◆ Data provided
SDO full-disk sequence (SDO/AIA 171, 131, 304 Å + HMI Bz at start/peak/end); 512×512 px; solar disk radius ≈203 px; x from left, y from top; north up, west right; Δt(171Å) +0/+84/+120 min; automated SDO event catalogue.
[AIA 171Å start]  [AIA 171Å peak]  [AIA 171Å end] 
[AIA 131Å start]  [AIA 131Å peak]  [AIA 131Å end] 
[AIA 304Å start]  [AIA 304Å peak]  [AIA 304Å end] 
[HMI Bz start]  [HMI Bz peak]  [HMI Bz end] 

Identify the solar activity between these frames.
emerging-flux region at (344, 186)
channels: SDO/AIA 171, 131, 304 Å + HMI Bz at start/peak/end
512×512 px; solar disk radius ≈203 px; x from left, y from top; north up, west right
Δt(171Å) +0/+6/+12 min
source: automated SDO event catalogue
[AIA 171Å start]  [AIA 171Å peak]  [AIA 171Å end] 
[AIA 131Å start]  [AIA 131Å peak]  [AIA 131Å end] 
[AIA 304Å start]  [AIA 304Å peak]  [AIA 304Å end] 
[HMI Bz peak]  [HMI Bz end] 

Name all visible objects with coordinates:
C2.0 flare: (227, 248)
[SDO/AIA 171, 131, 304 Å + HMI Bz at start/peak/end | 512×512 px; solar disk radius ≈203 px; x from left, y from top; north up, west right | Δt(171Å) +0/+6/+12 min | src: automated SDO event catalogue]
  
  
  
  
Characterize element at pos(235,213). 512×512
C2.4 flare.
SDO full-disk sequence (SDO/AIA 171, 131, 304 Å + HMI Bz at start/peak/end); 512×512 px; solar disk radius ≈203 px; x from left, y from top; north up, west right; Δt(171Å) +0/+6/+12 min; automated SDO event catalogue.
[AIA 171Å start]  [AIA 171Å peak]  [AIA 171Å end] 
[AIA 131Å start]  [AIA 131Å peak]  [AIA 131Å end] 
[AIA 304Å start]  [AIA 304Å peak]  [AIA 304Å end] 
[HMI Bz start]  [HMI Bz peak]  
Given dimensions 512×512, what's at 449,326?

◆ Directions for this task
Recast all of the material above as a JSON list of strings, with one string for each line and no entries for blank lines.

◆ Task answer
[
  "SDO full-disk sequence (SDO/AIA 171, 131, 304 Å + HMI Bz at start/peak/end); 512×512 px; solar disk radius ≈203 px; x from left, y from top; north up, west right; Δt(171Å) +0/+84/+120 min; automated SDO event catalogue.",
  "[AIA 171Å start]  [AIA 171Å peak]  [AIA 171Å end] ",
  "[AIA 131Å start]  [AIA 131Å peak]  [AIA 131Å end] ",
  "[AIA 304Å start]  [AIA 304Å peak]  [AIA 304Å end] ",
  "[HMI Bz start]  [HMI Bz peak]  [HMI Bz end] ",
  "Identify the solar activity between these frames.",
  "emerging-flux region at (344, 186)",
  "channels: SDO/AIA 171, 131, 304 Å + HMI Bz at start/peak/end",
  "512×512 px; solar disk radius ≈203 px; x from left, y from top; north up, west right",
  "Δt(171Å) +0/+6/+12 min",
  "source: automated SDO event catalogue",
  "[AIA 171Å start]  [AIA 171Å peak]  [AIA 171Å end] ",
  "[AIA 131Å start]  [AIA 131Å peak]  [AIA 131Å end] ",
  "[AIA 304Å start]  [AIA 304Å peak]  [AIA 304Å end] ",
  "[HMI Bz peak]  [HMI Bz end] ",
  "Name all visible objects with coordinates:",
  "C2.0 flare: (227, 248)",
  "[SDO/AIA 171, 131, 304 Å + HMI Bz at start/peak/end | 512×512 px; solar disk radius ≈203 px; x from left, y from top; north up, west right | Δt(171Å) +0/+6/+12 min | src: automated SDO event catalogue]",
  "Characterize element at pos(235,213). 512×512",
  "C2.4 flare.",
  "SDO full-disk sequence (SDO/AIA 171, 131, 304 Å + HMI Bz at start/peak/end); 512×512 px; solar disk radius ≈203 px; x from left, y from top; north up, west right; Δt(171Å) +0/+6/+12 min; automated SDO event catalogue.",
  "[AIA 171Å start]  [AIA 171Å peak]  [AIA 171Å end] ",
  "[AIA 131Å start]  [AIA 131Å peak]  [AIA 131Å end] ",
  "[AIA 304Å start]  [AIA 304Å peak]  [AIA 304Å end] ",
  "[HMI Bz start]  [HMI Bz peak]  ",
  "Given dimensions 512×512, what's at 449,326?"
]